▶ **Text segment**
-- START --
This article contrasts modern enterprise computing against the new public-cloud design center and introduces the concept of software-defined service-level agreements (SD-SLAs) for the public cloud. How does the public cloud stack up against enterprise data centers and purpose-built systems? What are the unique challenges and opportunities for enterprise computing in the public cloud? How might the on-demand resources of large-scale public clouds be used to implement SD-SLAs? Some of these opportunities might also be beneficial for other public-cloud users such as consumer Web applications.

Today the dominant architectural model for enterprise computing is the purpose-built system in private data centers, engineered to deliver guaranteed service levels to enterprise applications. The architectural model presented by large-scale multitenant public clouds is quite different: applications and services are built as distributed systems on top of virtualized commodity resources. Many large-scale consumer Web companies have successfully delivered resilient and efficient applications using this model.

Getting enterprise applications into the public cloud is no easy task, but many companies are nonetheless interested in using cloud infrastructure broadly across their businesses, whether via public-cloud or private-cloud deployments. New levels of flexibility and automation promise to streamline IT operations. To become the primary computing platform for most applications, the public cloud needs to be a high-performance enterprise-class platform that can support business applications such as financial analysis, enterprise resource planning (ERP) systems, and supply chain management. Next, I look at practical systems considerations necessary for implementing enterprise cloud services.

Back to Top

Enterprise SLAs vs. Public-Cloud Design Center

Enterprise can be interpreted broadly as a business context requiring premium attributes such as high availability, security, reliability, and/or performance. This definition holds regardless of whether an application is legacy or new. For example, an enterprise analytical database might be implemented using a new scale-out architecture, and yet have enterprise requirements. Data security may be at a premium for either regulatory or business reasons. Data integrity is at a premium because a mistaken business decision or financial result can cost the company real revenue or possibly even a loss in market value. Enterprise service levels are simultaneously of high business value and technically challenging to implement.

SLAs specify enterprise service-level requirements, often in the form of a legal contract between provider and consumer, with penalties for non-compliance. Concrete and measurable service-level objectives (SLOs) are individual metrics used to test that an SLA is being met. This distinction is important in the context of this article, which later identifies programmatically enforceable SLOs governed by a SD-SLA.

In this article, public cloud refers to a platform that deploys applications and services, with on-demand resources in a pool large enough to satisfy any foreseeable demand, run by a third-party cloud service provider (CSP). Many popular Infrastructure-as-a-Service (IaaS) and Platform-as-a-Service (PaaS) providers meet this definition, including Amazon Web Services, Microsoft Azure, and Google Compute Engine. Cloud computing conventionally includes on-demand self-service, broad network access, resource pooling (aka multitenancy), rapid elasticity, and measured service.12

Unfortunately, there is a recognized gap between service levels the enterprise expects and what today’s public cloud delivers. Current public-cloud SLAs are weak—generally providing 99.95% data-center availability and no guarantee on performance—and penalties are small.4 Which ones matter? Why are they challenging? How can they be implemented? Let’s take a long view on the advancement of both the public-cloud and enterprise infrastructure. While the public cloud is still undergoing rapid development and growth, it is possible to observe some trends.
-- END --
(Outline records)
-- START --
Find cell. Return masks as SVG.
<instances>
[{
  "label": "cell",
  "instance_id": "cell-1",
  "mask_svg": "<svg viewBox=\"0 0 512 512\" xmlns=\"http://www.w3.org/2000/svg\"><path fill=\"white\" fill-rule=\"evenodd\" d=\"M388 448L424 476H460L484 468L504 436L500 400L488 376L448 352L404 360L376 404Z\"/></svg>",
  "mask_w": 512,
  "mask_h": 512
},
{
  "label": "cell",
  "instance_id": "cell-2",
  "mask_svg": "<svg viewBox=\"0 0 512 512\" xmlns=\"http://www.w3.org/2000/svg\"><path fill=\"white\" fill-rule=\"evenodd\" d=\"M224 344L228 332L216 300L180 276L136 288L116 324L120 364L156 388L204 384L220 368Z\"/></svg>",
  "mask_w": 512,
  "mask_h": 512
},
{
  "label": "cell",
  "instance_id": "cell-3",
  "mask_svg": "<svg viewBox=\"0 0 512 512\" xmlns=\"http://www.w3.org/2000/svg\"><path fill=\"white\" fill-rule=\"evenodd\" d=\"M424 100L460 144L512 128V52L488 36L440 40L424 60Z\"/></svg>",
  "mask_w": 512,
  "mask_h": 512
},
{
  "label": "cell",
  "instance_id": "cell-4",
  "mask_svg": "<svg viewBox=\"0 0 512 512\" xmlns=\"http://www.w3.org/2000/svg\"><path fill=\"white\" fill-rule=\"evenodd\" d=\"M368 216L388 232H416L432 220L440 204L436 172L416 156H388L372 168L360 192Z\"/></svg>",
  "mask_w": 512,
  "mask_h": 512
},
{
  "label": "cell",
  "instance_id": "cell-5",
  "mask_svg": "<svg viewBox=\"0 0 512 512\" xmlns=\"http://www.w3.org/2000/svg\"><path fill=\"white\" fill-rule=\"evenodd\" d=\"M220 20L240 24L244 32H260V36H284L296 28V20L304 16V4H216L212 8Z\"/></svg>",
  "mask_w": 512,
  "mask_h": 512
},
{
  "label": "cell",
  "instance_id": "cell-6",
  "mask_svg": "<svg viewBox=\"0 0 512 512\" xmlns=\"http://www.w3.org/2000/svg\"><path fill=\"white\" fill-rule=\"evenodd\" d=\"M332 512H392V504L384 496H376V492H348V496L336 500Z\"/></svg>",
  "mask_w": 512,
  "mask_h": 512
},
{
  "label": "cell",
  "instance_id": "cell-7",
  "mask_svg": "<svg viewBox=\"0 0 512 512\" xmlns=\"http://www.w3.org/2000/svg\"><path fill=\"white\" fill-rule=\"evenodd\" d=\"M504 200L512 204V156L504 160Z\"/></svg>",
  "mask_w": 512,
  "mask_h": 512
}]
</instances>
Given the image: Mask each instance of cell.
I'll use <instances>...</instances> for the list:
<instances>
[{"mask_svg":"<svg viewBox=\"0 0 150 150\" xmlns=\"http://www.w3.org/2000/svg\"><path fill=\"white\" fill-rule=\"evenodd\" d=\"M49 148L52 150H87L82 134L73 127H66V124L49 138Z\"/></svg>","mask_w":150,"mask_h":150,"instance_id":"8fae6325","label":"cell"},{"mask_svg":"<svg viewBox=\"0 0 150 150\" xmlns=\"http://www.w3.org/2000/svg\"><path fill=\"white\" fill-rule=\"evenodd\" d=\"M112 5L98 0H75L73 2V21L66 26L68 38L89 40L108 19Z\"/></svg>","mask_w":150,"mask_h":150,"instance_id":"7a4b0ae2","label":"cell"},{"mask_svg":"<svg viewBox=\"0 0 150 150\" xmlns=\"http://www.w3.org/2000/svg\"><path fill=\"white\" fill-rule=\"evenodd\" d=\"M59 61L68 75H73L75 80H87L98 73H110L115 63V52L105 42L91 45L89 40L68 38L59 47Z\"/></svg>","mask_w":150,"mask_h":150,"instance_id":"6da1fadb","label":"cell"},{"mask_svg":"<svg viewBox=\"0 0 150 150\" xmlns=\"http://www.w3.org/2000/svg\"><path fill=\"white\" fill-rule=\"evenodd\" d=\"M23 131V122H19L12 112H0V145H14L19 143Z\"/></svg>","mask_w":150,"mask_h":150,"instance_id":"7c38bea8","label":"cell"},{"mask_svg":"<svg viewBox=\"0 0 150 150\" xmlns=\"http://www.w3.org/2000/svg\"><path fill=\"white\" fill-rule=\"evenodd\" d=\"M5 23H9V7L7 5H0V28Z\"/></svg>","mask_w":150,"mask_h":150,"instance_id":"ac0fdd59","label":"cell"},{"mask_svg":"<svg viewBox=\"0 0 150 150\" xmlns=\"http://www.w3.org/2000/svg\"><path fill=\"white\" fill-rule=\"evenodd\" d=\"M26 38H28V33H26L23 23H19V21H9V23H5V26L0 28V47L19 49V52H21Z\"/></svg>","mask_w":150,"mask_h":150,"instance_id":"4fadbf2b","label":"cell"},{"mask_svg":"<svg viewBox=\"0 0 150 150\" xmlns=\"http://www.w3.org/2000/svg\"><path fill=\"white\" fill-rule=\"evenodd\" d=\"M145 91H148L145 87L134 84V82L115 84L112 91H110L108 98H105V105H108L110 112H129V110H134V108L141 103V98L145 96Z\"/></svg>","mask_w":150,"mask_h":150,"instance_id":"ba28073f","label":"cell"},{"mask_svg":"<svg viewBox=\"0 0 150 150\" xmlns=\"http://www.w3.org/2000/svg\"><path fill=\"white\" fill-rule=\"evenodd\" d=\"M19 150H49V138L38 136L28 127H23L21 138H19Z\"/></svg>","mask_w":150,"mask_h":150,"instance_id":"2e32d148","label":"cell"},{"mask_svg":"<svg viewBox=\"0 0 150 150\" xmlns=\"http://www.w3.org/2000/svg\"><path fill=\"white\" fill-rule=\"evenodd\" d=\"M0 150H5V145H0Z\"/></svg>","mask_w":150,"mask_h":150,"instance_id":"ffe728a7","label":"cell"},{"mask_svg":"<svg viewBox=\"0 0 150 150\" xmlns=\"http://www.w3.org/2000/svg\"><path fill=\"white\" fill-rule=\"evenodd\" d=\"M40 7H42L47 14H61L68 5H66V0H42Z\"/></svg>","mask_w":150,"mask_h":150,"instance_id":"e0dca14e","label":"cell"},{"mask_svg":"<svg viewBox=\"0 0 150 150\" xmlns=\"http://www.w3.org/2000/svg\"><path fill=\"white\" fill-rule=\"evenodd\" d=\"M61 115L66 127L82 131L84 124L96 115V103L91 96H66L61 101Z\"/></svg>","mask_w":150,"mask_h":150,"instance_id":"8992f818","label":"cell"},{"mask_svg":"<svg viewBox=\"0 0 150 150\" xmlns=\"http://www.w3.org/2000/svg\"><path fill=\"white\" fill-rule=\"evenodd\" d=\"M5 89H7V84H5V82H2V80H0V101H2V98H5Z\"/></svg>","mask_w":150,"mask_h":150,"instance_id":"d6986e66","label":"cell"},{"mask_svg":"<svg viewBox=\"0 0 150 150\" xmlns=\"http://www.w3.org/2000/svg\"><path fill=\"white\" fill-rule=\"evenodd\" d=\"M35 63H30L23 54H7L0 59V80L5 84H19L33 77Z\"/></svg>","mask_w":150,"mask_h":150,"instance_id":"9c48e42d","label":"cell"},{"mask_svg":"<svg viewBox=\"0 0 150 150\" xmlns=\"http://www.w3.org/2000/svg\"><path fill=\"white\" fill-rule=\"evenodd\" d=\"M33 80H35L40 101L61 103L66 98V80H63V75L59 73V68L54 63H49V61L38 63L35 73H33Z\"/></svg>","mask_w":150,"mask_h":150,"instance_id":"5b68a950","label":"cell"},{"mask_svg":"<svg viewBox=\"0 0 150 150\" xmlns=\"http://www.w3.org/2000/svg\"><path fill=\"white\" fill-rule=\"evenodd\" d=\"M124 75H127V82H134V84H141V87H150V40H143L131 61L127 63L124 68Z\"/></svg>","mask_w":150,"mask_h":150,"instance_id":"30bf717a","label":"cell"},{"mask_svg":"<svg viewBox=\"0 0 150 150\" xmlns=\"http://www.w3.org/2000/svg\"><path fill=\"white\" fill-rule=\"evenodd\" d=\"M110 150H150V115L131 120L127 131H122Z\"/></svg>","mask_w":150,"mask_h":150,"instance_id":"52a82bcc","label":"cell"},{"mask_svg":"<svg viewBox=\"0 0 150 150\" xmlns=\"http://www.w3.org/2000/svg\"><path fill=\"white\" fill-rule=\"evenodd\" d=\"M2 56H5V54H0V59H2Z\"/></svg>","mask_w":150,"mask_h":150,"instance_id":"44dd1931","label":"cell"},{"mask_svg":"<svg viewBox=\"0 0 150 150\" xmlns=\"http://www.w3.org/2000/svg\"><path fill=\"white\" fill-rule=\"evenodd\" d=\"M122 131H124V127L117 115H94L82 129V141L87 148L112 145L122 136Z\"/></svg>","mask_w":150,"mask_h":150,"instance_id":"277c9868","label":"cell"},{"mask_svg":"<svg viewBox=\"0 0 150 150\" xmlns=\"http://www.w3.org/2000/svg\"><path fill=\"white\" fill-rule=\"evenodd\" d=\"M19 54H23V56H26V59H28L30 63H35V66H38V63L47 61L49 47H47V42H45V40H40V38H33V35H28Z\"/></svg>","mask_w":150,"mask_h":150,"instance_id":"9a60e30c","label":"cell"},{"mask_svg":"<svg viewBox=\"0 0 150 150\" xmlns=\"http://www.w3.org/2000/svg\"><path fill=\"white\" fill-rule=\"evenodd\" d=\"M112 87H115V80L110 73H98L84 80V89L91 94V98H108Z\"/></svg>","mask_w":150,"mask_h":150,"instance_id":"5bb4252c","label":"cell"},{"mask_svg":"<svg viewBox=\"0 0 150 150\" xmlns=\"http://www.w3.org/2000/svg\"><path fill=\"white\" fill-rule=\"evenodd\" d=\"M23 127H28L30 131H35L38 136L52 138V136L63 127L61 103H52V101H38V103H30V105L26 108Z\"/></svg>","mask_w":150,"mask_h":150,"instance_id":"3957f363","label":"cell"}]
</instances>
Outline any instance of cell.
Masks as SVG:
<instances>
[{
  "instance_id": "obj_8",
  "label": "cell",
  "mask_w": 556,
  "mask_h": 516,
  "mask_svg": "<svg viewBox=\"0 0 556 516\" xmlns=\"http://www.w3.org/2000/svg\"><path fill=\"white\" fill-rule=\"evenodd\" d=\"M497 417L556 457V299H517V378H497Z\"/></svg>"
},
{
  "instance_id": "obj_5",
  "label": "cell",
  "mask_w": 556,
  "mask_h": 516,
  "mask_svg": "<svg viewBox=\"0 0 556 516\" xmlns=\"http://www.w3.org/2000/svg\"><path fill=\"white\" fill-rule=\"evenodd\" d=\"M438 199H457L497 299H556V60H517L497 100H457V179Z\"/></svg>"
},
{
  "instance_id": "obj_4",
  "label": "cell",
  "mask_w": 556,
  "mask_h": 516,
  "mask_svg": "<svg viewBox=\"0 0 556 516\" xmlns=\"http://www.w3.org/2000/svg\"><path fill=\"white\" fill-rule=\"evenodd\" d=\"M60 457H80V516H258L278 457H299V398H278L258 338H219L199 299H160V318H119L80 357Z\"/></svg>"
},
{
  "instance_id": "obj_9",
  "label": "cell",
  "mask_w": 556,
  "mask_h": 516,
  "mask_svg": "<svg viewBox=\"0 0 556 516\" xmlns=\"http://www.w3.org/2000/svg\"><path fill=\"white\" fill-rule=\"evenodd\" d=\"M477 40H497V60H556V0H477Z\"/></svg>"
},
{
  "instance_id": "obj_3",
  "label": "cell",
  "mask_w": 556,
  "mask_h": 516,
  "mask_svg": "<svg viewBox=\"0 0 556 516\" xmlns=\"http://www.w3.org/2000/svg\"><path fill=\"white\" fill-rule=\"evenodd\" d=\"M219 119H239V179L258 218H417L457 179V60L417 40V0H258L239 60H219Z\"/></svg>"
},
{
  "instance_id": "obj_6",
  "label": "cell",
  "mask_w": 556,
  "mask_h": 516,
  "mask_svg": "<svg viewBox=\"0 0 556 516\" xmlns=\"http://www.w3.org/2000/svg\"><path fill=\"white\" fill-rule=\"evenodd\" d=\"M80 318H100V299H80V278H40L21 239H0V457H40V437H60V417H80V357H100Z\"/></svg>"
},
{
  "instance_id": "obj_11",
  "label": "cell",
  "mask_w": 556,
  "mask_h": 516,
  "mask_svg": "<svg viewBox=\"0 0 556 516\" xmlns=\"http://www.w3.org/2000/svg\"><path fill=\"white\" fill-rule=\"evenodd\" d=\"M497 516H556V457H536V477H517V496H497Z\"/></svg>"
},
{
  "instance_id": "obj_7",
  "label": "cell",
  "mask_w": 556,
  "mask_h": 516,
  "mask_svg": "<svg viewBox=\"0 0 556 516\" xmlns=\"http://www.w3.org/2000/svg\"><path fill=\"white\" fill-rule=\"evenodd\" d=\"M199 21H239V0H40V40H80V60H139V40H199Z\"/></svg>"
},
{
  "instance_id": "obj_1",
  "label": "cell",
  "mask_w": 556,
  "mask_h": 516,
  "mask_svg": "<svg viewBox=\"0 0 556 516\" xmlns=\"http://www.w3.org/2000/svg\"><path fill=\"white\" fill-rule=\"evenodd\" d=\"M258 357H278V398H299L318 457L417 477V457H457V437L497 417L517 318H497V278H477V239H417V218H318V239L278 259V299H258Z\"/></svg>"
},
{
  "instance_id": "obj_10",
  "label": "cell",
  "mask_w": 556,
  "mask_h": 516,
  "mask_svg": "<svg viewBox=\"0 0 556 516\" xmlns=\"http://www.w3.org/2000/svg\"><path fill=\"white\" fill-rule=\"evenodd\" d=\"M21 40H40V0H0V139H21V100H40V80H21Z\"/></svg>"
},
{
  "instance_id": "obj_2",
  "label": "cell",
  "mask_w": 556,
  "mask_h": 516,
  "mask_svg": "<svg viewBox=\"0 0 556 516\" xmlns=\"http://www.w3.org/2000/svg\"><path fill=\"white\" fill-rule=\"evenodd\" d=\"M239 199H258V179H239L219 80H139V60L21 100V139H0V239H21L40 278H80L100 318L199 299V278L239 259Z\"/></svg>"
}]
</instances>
-- END --
▶ **Problem 1**
Based on the article on enterprise computing and the public cloud, say whether each statement agrees with it: (a) Current public-cloud SLAs generally include a guarantee on performance. (b) SLOs are individual metrics used to test whether an SLA is being met. (c) The article's definition of enterprise applies only to legacy applications. For each, answer yes or no and quote the words of the article that decide it.
▶ **Problem 2**
List every feature that the article on enterprise computing and the public cloud says cloud computing conventionally includes.

▶ **Written answer 1**
(a) No: "generally providing 99.95% data-center availability and no guarantee on performance"
(b) Yes: "Concrete and measurable service-level objectives (SLOs) are individual metrics used to test that an SLA is being met."
(c) No: "This definition holds regardless of whether an application is legacy or new."

▶ **Written answer 2**
- On-demand self-service
- Broad network access
- Resource pooling (aka multitenancy)
- Rapid elasticity
- Measured service